::: Records for the task :::

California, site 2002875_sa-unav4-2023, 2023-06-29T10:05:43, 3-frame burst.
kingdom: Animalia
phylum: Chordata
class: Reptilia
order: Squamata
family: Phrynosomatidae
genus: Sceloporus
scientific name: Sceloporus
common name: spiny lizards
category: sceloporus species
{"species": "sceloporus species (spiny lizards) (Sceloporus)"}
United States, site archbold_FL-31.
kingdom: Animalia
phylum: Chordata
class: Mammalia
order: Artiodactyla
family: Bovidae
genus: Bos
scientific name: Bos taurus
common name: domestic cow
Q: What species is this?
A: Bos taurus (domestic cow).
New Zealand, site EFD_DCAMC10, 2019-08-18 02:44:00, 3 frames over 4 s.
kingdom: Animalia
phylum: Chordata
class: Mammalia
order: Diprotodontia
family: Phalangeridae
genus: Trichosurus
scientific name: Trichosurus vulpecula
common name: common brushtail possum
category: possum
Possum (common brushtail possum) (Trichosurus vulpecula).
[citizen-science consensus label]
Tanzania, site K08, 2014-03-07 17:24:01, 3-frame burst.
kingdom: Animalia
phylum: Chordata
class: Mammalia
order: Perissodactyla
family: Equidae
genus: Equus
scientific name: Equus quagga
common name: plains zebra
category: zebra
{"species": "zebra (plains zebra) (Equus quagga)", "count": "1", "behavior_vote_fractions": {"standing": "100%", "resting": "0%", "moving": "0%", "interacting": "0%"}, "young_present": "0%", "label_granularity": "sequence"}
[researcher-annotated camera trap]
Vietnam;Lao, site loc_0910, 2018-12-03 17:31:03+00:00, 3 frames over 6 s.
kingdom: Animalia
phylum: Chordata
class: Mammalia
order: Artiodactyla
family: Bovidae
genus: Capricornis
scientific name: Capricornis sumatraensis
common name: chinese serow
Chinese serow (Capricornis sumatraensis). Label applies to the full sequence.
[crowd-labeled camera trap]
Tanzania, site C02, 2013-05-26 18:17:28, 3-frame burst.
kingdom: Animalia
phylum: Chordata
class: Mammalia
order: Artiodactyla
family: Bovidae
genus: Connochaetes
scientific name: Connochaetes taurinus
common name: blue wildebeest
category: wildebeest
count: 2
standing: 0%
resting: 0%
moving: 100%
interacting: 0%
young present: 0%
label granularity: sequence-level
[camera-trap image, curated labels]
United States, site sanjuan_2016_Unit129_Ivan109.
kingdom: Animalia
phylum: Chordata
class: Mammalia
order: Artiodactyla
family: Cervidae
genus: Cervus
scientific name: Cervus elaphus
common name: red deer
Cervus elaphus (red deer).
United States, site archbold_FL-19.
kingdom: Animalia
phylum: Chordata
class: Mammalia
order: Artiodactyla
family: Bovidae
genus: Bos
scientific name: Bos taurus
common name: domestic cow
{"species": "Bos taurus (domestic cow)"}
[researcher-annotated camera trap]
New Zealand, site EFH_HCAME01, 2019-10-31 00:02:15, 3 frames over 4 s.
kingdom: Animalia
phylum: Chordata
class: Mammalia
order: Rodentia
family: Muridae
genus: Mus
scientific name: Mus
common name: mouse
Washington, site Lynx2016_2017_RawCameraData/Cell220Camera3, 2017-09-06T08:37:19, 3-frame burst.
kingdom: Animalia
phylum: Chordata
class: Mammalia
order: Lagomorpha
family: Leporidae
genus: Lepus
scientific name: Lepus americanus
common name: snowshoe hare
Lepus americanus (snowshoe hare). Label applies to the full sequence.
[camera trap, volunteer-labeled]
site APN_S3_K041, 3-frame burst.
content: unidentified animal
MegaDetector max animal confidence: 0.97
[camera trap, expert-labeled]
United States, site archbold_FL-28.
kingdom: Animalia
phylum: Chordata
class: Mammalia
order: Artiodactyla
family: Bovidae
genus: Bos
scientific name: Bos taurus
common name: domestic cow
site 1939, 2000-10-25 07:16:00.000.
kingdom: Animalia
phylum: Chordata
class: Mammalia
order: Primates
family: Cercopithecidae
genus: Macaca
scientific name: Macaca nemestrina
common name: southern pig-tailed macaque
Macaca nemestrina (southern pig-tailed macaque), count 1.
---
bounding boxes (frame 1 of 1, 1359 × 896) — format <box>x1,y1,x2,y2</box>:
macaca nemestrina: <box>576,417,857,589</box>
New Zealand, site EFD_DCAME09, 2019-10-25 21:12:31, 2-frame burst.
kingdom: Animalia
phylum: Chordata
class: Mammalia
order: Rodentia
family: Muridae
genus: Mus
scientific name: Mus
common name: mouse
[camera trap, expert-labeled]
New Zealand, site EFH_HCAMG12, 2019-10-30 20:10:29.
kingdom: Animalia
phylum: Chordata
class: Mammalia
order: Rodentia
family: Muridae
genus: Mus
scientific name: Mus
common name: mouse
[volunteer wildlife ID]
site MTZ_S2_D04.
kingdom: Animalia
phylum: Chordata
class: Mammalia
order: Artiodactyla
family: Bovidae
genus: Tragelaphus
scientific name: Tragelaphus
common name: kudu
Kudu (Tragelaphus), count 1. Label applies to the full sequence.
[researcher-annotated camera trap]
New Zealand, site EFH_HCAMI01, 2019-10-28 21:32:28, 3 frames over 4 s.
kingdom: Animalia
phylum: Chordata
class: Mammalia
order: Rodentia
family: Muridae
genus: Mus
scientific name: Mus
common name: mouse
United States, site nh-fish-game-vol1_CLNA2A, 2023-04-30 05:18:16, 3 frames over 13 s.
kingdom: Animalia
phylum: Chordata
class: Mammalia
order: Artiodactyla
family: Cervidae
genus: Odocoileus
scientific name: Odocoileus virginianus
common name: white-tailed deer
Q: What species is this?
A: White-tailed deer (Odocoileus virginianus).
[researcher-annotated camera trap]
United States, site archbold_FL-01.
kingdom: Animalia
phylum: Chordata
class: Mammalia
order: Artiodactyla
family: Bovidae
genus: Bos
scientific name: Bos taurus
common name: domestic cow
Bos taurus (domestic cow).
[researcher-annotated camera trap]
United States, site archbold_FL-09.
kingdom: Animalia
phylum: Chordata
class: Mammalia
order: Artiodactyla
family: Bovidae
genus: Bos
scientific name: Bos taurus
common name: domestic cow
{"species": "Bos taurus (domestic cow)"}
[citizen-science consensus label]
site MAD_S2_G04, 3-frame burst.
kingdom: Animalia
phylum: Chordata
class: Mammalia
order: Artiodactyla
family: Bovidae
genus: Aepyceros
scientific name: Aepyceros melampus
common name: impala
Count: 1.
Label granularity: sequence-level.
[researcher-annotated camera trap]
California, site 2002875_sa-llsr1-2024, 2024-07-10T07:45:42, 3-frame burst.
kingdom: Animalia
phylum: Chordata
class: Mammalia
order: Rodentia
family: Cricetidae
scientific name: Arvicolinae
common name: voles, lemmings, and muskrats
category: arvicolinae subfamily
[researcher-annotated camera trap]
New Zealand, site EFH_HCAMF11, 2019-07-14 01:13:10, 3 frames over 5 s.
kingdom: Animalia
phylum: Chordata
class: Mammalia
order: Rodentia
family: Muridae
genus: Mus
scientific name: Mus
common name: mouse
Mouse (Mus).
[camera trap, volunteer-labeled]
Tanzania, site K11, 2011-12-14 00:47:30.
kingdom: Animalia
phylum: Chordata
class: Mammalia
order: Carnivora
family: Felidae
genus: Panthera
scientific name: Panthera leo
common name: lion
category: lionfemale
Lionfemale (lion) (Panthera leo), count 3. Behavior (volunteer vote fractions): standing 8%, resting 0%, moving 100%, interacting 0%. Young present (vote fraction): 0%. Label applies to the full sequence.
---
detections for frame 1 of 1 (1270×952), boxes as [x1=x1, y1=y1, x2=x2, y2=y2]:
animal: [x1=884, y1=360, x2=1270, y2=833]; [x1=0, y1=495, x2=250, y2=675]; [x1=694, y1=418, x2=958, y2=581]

:::

An exact copy of every record above is required.

### Reply to the exercise
California, site 2002875_sa-unav4-2023, 2023-06-29T10:05:43, 3-frame burst.
kingdom: Animalia
phylum: Chordata
class: Reptilia
order: Squamata
family: Phrynosomatidae
genus: Sceloporus
scientific name: Sceloporus
common name: spiny lizards
category: sceloporus species
{"species": "sceloporus species (spiny lizards) (Sceloporus)"}
United States, site archbold_FL-31.
kingdom: Animalia
phylum: Chordata
class: Mammalia
order: Artiodactyla
family: Bovidae
genus: Bos
scientific name: Bos taurus
common name: domestic cow
Q: What species is this?
A: Bos taurus (domestic cow).
New Zealand, site EFD_DCAMC10, 2019-08-18 02:44:00, 3 frames over 4 s.
kingdom: Animalia
phylum: Chordata
class: Mammalia
order: Diprotodontia
family: Phalangeridae
genus: Trichosurus
scientific name: Trichosurus vulpecula
common name: common brushtail possum
category: possum
Possum (common brushtail possum) (Trichosurus vulpecula).
[citizen-science consensus label]
Tanzania, site K08, 2014-03-07 17:24:01, 3-frame burst.
kingdom: Animalia
phylum: Chordata
class: Mammalia
order: Perissodactyla
family: Equidae
genus: Equus
scientific name: Equus quagga
common name: plains zebra
category: zebra
{"species": "zebra (plains zebra) (Equus quagga)", "count": "1", "behavior_vote_fractions": {"standing": "100%", "resting": "0%", "moving": "0%", "interacting": "0%"}, "young_present": "0%", "label_granularity": "sequence"}
[researcher-annotated camera trap]
Vietnam;Lao, site loc_0910, 2018-12-03 17:31:03+00:00, 3 frames over 6 s.
kingdom: Animalia
phylum: Chordata
class: Mammalia
order: Artiodactyla
family: Bovidae
genus: Capricornis
scientific name: Capricornis sumatraensis
common name: chinese serow
Chinese serow (Capricornis sumatraensis). Label applies to the full sequence.
[crowd-labeled camera trap]
Tanzania, site C02, 2013-05-26 18:17:28, 3-frame burst.
kingdom: Animalia
phylum: Chordata
class: Mammalia
order: Artiodactyla
family: Bovidae
genus: Connochaetes
scientific name: Connochaetes taurinus
common name: blue wildebeest
category: wildebeest
count: 2
standing: 0%
resting: 0%
moving: 100%
interacting: 0%
young present: 0%
label granularity: sequence-level
[camera-trap image, curated labels]
United States, site sanjuan_2016_Unit129_Ivan109.
kingdom: Animalia
phylum: Chordata
class: Mammalia
order: Artiodactyla
family: Cervidae
genus: Cervus
scientific name: Cervus elaphus
common name: red deer
Cervus elaphus (red deer).
United States, site archbold_FL-19.
kingdom: Animalia
phylum: Chordata
class: Mammalia
order: Artiodactyla
family: Bovidae
genus: Bos
scientific name: Bos taurus
common name: domestic cow
{"species": "Bos taurus (domestic cow)"}
[researcher-annotated camera trap]
New Zealand, site EFH_HCAME01, 2019-10-31 00:02:15, 3 frames over 4 s.
kingdom: Animalia
phylum: Chordata
class: Mammalia
order: Rodentia
family: Muridae
genus: Mus
scientific name: Mus
common name: mouse
Washington, site Lynx2016_2017_RawCameraData/Cell220Camera3, 2017-09-06T08:37:19, 3-frame burst.
kingdom: Animalia
phylum: Chordata
class: Mammalia
order: Lagomorpha
family: Leporidae
genus: Lepus
scientific name: Lepus americanus
common name: snowshoe hare
Lepus americanus (snowshoe hare). Label applies to the full sequence.
[camera trap, volunteer-labeled]
site APN_S3_K041, 3-frame burst.
content: unidentified animal
MegaDetector max animal confidence: 0.97
[camera trap, expert-labeled]
United States, site archbold_FL-28.
kingdom: Animalia
phylum: Chordata
class: Mammalia
order: Artiodactyla
family: Bovidae
genus: Bos
scientific name: Bos taurus
common name: domestic cow
site 1939, 2000-10-25 07:16:00.000.
kingdom: Animalia
phylum: Chordata
class: Mammalia
order: Primates
family: Cercopithecidae
genus: Macaca
scientific name: Macaca nemestrina
common name: southern pig-tailed macaque
Macaca nemestrina (southern pig-tailed macaque), count 1.
---
bounding boxes (frame 1 of 1, 1359 × 896) — format <box>x1,y1,x2,y2</box>:
macaca nemestrina: <box>576,417,857,589</box>
New Zealand, site EFD_DCAME09, 2019-10-25 21:12:31, 2-frame burst.
kingdom: Animalia
phylum: Chordata
class: Mammalia
order: Rodentia
family: Muridae
genus: Mus
scientific name: Mus
common name: mouse
[camera trap, expert-labeled]
New Zealand, site EFH_HCAMG12, 2019-10-30 20:10:29.
kingdom: Animalia
phylum: Chordata
class: Mammalia
order: Rodentia
family: Muridae
genus: Mus
scientific name: Mus
common name: mouse
[volunteer wildlife ID]
site MTZ_S2_D04.
kingdom: Animalia
phylum: Chordata
class: Mammalia
order: Artiodactyla
family: Bovidae
genus: Tragelaphus
scientific name: Tragelaphus
common name: kudu
Kudu (Tragelaphus), count 1. Label applies to the full sequence.
[researcher-annotated camera trap]
New Zealand, site EFH_HCAMI01, 2019-10-28 21:32:28, 3 frames over 4 s.
kingdom: Animalia
phylum: Chordata
class: Mammalia
order: Rodentia
family: Muridae
genus: Mus
scientific name: Mus
common name: mouse
United States, site nh-fish-game-vol1_CLNA2A, 2023-04-30 05:18:16, 3 frames over 13 s.
kingdom: Animalia
phylum: Chordata
class: Mammalia
order: Artiodactyla
family: Cervidae
genus: Odocoileus
scientific name: Odocoileus virginianus
common name: white-tailed deer
Q: What species is this?
A: White-tailed deer (Odocoileus virginianus).
[researcher-annotated camera trap]
United States, site archbold_FL-01.
kingdom: Animalia
phylum: Chordata
class: Mammalia
order: Artiodactyla
family: Bovidae
genus: Bos
scientific name: Bos taurus
common name: domestic cow
Bos taurus (domestic cow).
[researcher-annotated camera trap]
United States, site archbold_FL-09.
kingdom: Animalia
phylum: Chordata
class: Mammalia
order: Artiodactyla
family: Bovidae
genus: Bos
scientific name: Bos taurus
common name: domestic cow
{"species": "Bos taurus (domestic cow)"}
[citizen-science consensus label]
site MAD_S2_G04, 3-frame burst.
kingdom: Animalia
phylum: Chordata
class: Mammalia
order: Artiodactyla
family: Bovidae
genus: Aepyceros
scientific name: Aepyceros melampus
common name: impala
Count: 1.
Label granularity: sequence-level.
[researcher-annotated camera trap]
California, site 2002875_sa-llsr1-2024, 2024-07-10T07:45:42, 3-frame burst.
kingdom: Animalia
phylum: Chordata
class: Mammalia
order: Rodentia
family: Cricetidae
scientific name: Arvicolinae
common name: voles, lemmings, and muskrats
category: arvicolinae subfamily
[researcher-annotated camera trap]
New Zealand, site EFH_HCAMF11, 2019-07-14 01:13:10, 3 frames over 5 s.
kingdom: Animalia
phylum: Chordata
class: Mammalia
order: Rodentia
family: Muridae
genus: Mus
scientific name: Mus
common name: mouse
Mouse (Mus).
[camera trap, volunteer-labeled]
Tanzania, site K11, 2011-12-14 00:47:30.
kingdom: Animalia
phylum: Chordata
class: Mammalia
order: Carnivora
family: Felidae
genus: Panthera
scientific name: Panthera leo
common name: lion
category: lionfemale
Lionfemale (lion) (Panthera leo), count 3. Behavior (volunteer vote fractions): standing 8%, resting 0%, moving 100%, interacting 0%. Young present (vote fraction): 0%. Label applies to the full sequence.
---
detections for frame 1 of 1 (1270×952), boxes as [x1=x1, y1=y1, x2=x2, y2=y2]:
animal: [x1=884, y1=360, x2=1270, y2=833]; [x1=0, y1=495, x2=250, y2=675]; [x1=694, y1=418, x2=958, y2=581]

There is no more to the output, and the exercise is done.